Hijablogging: “Hijab Undecided”

The topics discussed and debated in the “hijablogosphere” are always wide-ranging, but a succession of recent blog posts delve into one particularly tricky topic: what happens when a woman decides to take off her hijab.

First, a post in late May from Egyptian blogger Nadia Elawady caused a stir in the blogosphere and collected hundreds of comments. In the post, Nadia tells us about her “dirty little secret”:

I experimented last week. I took off my hijab – the headscarf many Muslim women wear to cover their hair.

I have been wearing a headscarf when I leave the privacy of my home for 25 years, since I was 17. That’s a long long time in human years.

I took my hijab off during a recent trip to Europe. I wanted to know what it would feel like. I wanted to know how people’s perceptions of me would change and how my perception of myself would change.

Woman in desert near Sharm el Sheik, Egypt. Image by Flickr user DavidDennisPhotos.com (CC BY-SA 2.0).

Woman in desert near Sharm el Sheik, Egypt. Image by Flickr user DavidDennisPhotos.com (CC BY-SA 2.0).

Nadia goes on to tell readers about why she made her decision and how it felt, describing in succinct prose the process that led her to it. She concludes:

I’m back home in Cairo, wearing my hijab. I don’t feel regret for having experimented. And I don’t currently feel like I want to permanently take off my hijab. There are a few reasons I feel that way. I don’t expect people’s reactions to me taking off the hijab in Egypt – people I know – to be positive or supportive or we-could-care-less. There would be lots of drama involved and I don’t know that I’m up for that. There’s also a part of me that still feels that the hijab might be obligatory. Maybe God really does want me to cover up from head to toe. I still need to figure that one out.

More recently, Fatma Emam also in Cairo, wrote about her recent to remove her hijab permanently. In discussing how she came to such a decision, Fatma explains:

I felt I was imprisoned in a narrow vision, which saw the world, power relations, modesty and women agency is a very parochial way, I felt that I need to read other visions, by that time I never thought my theoretical beliefs will lead to me to any personal decisions, it was for me a theoretical battle to prove that there are diversity in the Islamic paradigm .
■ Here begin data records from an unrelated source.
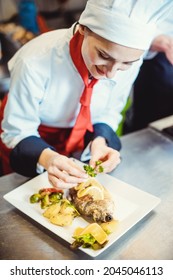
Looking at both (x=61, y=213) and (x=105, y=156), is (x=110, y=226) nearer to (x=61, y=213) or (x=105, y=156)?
(x=61, y=213)

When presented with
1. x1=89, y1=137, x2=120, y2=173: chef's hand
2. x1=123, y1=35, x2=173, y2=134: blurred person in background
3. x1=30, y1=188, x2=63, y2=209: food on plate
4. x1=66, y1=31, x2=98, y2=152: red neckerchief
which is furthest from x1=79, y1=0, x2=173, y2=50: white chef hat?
x1=123, y1=35, x2=173, y2=134: blurred person in background

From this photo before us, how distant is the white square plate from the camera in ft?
3.21

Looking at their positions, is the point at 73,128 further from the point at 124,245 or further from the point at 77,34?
the point at 124,245

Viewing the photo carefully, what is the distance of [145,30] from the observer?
1.00m

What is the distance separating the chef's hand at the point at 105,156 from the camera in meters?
1.16

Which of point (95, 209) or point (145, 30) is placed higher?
point (145, 30)

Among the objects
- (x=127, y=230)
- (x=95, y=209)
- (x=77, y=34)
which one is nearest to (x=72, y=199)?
(x=95, y=209)

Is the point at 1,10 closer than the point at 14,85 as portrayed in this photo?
No

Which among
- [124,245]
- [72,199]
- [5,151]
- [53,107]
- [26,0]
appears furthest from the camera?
[26,0]

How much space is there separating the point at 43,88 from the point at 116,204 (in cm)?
44

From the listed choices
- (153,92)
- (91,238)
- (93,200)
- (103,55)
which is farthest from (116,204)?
(153,92)

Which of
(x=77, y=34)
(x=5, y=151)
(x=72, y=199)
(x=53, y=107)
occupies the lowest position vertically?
(x=5, y=151)

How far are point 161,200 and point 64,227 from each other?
0.32 meters

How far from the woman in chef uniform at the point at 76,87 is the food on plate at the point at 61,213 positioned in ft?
0.18
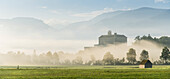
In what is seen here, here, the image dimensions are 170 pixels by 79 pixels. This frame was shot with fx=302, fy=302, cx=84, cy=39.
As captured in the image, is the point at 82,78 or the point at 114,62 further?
the point at 114,62

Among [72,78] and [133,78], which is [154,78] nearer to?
[133,78]

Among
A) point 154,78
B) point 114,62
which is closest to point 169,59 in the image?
point 114,62

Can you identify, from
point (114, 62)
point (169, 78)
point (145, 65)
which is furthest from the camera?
point (114, 62)

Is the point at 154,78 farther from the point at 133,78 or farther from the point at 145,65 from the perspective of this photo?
the point at 145,65

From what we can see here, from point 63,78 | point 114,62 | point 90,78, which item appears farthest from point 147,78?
point 114,62

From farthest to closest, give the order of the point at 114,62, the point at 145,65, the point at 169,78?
1. the point at 114,62
2. the point at 145,65
3. the point at 169,78

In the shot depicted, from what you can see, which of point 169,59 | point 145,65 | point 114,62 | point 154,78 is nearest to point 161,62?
point 169,59

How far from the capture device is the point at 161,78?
65.4 meters

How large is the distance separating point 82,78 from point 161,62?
5560 inches

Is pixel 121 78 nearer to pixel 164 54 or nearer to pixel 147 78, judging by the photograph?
pixel 147 78

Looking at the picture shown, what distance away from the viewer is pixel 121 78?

Shani Pathan understands their feelings better than most. In a post entitled “Hijab Undecided: Keep it On… Take it Off… Keep it On…” she explains how she put on then removed hijab after just a month. Shani then discusses what she sees as disconnect between the act of wearing hijab and the broader concept of modesty:

Before even considering wearing a Hijab think twice about it, although it’s obligatory to dress modestly and also a sunnah of the Prophet SAW. Can you really represent the Hijab correctly? Will you be able to change your ways and wear it for the right reasons.

There’s no point in wearing the Hijab just to cover your head if you can’t behave like a modest woman. I may not represent the whole religious side of things correctly but what I do know is I can walk proudly on the road being modest as well as not tarnishing the value of the Hijab.